__Task directions__. Print out every entry, keeping each line identical to the original.

(Data Opens)

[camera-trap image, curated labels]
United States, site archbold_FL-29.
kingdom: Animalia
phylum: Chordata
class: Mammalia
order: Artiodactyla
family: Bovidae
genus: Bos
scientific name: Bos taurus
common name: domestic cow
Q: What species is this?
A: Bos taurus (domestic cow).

(Data Closes)

__Finished task__.
[camera-trap image, curated labels]
United States, site archbold_FL-29.
kingdom: Animalia
phylum: Chordata
class: Mammalia
order: Artiodactyla
family: Bovidae
genus: Bos
scientific name: Bos taurus
common name: domestic cow
Q: What species is this?
A: Bos taurus (domestic cow).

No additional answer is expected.